This repository contains functions for tensor decomposition using probabilistic/Bayesian methods. Currently supported decomposition structures are Candecomp/PARAFAC (CP), Tucker, and Tensor Train Decomposition. Model inference is done using either Variational Bayesian (VB) Inference or Markov Chain Monte Carlo Gibbs Sampling.
For CP and Tucker, it is possible to specify different distributions (constraining) on the factor matrices. For TT only orthogonal factors are supported. Furthermore, in the CP decomposition, it is possible to marginalize (ignore) missing values and/or model mode specific heteroscedastic noise.

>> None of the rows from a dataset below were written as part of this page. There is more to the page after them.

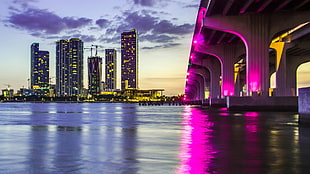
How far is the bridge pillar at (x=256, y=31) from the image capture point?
47.1 metres

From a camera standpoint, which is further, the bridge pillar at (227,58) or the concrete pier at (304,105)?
the bridge pillar at (227,58)

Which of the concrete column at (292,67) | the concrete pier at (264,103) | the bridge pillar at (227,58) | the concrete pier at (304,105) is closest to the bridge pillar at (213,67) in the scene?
the concrete column at (292,67)

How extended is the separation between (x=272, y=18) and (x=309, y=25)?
6979mm

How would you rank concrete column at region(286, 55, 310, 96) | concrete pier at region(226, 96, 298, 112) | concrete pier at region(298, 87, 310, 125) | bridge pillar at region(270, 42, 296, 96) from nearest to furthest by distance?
concrete pier at region(298, 87, 310, 125) → concrete pier at region(226, 96, 298, 112) → bridge pillar at region(270, 42, 296, 96) → concrete column at region(286, 55, 310, 96)

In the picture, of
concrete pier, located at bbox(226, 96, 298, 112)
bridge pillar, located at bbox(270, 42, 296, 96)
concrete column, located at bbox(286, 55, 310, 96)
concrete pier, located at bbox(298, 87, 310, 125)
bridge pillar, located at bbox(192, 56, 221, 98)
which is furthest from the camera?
bridge pillar, located at bbox(192, 56, 221, 98)

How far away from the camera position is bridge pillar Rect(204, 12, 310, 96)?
1853 inches

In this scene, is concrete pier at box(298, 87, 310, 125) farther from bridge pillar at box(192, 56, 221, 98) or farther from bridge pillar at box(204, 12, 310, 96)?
bridge pillar at box(192, 56, 221, 98)

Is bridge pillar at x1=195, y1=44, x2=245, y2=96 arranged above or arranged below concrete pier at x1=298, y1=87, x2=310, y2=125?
above

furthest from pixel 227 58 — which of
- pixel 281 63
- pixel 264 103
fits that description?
pixel 264 103

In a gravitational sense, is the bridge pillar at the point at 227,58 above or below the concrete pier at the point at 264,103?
above

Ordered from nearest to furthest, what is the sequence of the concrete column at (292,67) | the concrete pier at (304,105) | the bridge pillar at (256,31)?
the concrete pier at (304,105) < the bridge pillar at (256,31) < the concrete column at (292,67)

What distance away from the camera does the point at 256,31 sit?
4747 centimetres

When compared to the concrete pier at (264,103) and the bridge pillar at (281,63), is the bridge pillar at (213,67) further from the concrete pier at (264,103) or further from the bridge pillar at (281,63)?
the concrete pier at (264,103)

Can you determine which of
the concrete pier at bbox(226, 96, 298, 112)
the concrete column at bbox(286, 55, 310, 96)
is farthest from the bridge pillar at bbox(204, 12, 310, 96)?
the concrete column at bbox(286, 55, 310, 96)
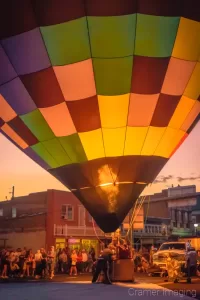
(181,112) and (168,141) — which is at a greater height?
(181,112)

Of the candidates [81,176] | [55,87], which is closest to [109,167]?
[81,176]

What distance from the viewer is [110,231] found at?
31.9 ft

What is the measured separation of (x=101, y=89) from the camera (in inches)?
347

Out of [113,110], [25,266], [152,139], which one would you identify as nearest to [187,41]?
[113,110]

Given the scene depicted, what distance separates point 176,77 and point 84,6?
2599 mm

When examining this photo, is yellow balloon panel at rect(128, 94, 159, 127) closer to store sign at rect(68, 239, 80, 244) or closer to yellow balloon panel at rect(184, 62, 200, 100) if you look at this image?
yellow balloon panel at rect(184, 62, 200, 100)

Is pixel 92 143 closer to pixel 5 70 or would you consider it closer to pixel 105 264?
pixel 5 70

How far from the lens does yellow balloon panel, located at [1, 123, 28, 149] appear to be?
10.2 m

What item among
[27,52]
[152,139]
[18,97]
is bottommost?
[152,139]

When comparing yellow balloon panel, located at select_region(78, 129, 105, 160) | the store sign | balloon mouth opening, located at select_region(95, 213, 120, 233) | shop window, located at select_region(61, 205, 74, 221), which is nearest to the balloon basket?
balloon mouth opening, located at select_region(95, 213, 120, 233)

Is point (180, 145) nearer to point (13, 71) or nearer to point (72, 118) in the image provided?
point (72, 118)

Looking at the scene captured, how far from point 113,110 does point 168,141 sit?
5.69ft

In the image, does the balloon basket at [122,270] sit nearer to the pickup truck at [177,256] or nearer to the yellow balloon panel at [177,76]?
the pickup truck at [177,256]

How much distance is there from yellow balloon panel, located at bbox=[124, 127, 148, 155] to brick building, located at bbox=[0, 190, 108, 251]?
17.1 meters
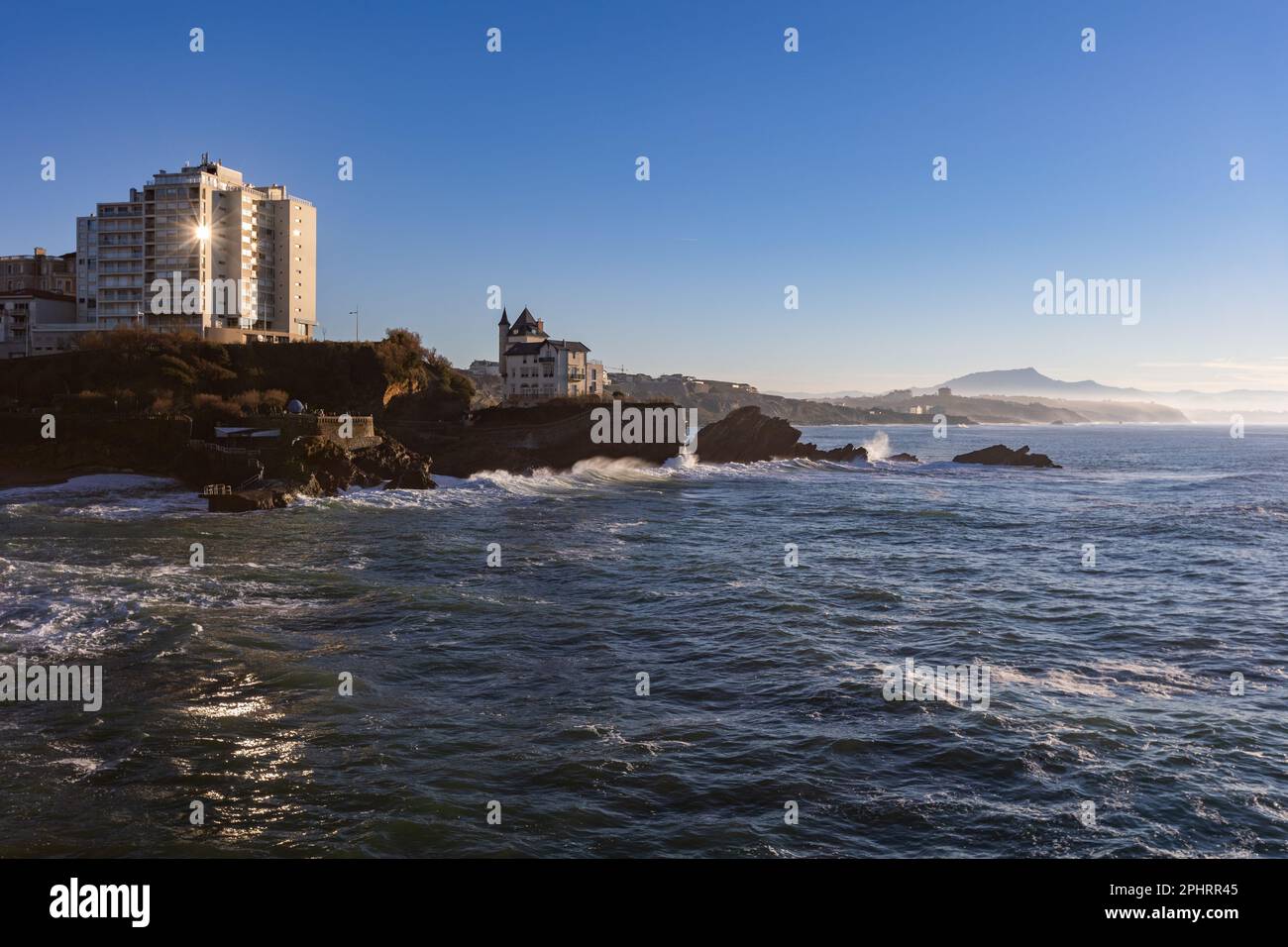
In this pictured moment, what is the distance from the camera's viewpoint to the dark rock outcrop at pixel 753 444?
381 ft

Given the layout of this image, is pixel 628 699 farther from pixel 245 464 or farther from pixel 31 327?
pixel 31 327

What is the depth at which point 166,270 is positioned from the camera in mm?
103312

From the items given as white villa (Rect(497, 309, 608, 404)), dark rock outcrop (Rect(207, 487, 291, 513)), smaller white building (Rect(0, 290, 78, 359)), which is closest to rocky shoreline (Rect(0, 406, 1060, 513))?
dark rock outcrop (Rect(207, 487, 291, 513))

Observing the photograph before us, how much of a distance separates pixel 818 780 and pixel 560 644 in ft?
33.0

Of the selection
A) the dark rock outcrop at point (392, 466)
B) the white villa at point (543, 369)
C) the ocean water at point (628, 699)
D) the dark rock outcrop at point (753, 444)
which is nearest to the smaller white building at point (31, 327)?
the white villa at point (543, 369)

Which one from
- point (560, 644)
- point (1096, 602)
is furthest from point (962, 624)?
point (560, 644)

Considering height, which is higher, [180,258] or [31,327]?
[180,258]

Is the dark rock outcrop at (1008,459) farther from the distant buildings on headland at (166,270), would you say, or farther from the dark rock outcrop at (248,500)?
the distant buildings on headland at (166,270)

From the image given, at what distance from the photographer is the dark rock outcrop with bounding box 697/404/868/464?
116 m

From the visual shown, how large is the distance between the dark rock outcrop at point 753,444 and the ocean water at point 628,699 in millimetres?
72866

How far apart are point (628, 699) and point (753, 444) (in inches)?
3996

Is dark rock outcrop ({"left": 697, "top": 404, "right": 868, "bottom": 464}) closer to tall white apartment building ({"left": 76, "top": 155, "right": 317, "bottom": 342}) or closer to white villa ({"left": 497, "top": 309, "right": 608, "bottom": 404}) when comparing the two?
white villa ({"left": 497, "top": 309, "right": 608, "bottom": 404})

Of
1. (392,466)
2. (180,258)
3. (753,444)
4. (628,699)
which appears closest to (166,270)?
(180,258)

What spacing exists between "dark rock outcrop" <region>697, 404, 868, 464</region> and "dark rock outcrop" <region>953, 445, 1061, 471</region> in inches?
599
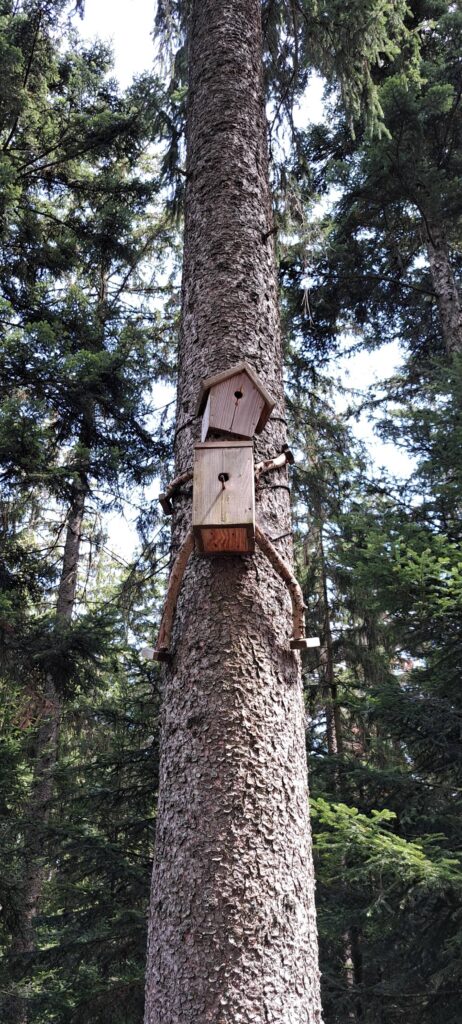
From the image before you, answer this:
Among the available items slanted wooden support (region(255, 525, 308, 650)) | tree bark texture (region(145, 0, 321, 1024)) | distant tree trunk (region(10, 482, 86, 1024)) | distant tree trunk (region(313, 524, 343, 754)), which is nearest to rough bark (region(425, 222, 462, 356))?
distant tree trunk (region(313, 524, 343, 754))

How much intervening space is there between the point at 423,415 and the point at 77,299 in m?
4.76

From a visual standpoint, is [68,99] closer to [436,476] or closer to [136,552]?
[136,552]

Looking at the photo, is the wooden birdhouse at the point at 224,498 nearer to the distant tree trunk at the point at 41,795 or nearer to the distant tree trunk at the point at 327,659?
the distant tree trunk at the point at 41,795

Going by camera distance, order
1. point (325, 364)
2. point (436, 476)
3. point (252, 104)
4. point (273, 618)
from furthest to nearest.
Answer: point (325, 364)
point (436, 476)
point (252, 104)
point (273, 618)

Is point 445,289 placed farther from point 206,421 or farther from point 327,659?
point 206,421

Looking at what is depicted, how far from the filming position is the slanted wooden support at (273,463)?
2.45 meters

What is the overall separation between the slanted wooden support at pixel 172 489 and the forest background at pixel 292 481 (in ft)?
7.30

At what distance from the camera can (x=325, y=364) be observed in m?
10.9

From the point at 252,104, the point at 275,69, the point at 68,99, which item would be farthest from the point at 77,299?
the point at 252,104

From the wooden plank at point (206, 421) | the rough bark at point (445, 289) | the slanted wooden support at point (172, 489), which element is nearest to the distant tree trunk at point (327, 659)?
the rough bark at point (445, 289)

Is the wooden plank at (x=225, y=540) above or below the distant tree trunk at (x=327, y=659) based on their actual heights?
below

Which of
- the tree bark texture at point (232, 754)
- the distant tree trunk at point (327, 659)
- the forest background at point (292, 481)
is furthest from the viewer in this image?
the distant tree trunk at point (327, 659)

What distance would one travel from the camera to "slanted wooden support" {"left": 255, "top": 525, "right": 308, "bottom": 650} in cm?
225

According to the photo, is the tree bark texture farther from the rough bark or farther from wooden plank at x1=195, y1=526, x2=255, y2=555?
the rough bark
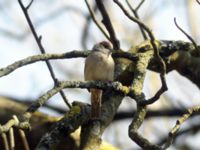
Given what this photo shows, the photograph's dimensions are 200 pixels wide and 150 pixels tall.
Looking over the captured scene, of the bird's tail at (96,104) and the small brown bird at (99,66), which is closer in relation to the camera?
the bird's tail at (96,104)

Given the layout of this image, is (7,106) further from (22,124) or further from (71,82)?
(22,124)

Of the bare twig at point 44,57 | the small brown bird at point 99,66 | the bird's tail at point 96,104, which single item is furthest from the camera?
the small brown bird at point 99,66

An initial overview of the probabilistic tensor decomposition toolbox is provided in [1,2]. The toolbox, however, is still under active development with more features are planed, as well as improved demonstrations and documentation.
Let an N-way data array X be factorized into a set of latent matrices A^1, A^2, ... A^N using a sum of rank-1 components (CP decomposition) or into a core array G and latent matrices A^1, A^2, ... A^N (Tucker decomposition). Then presently, this toolbox allows A^n following either,
- A follows a normal distribution (real valued).
- A is non-negative and follow a truncated normal
- A is non-negative and follow an exponential distribution.
- A is orthogonal and follows a von Mises-Fisher distribution
- A is infinity norm (box) constrained and follows a Uniform distribution.
Then for 1)-3) the precision (scale/rate) of the distribution can be either,
a) Fixed to or learned as a scalar value b) Prune irrelevant components using a column-wise sparsity (i.e. automatic relevance determination) prior. c) Enforce element-wise sparsity (i.e. discover an underlying sparse pattern) d) Learn the precision matrix (inverse covariance) among the components using a Wishart distribution.
Note, d) is only available for 1) while presently c) is only available for 2)-3).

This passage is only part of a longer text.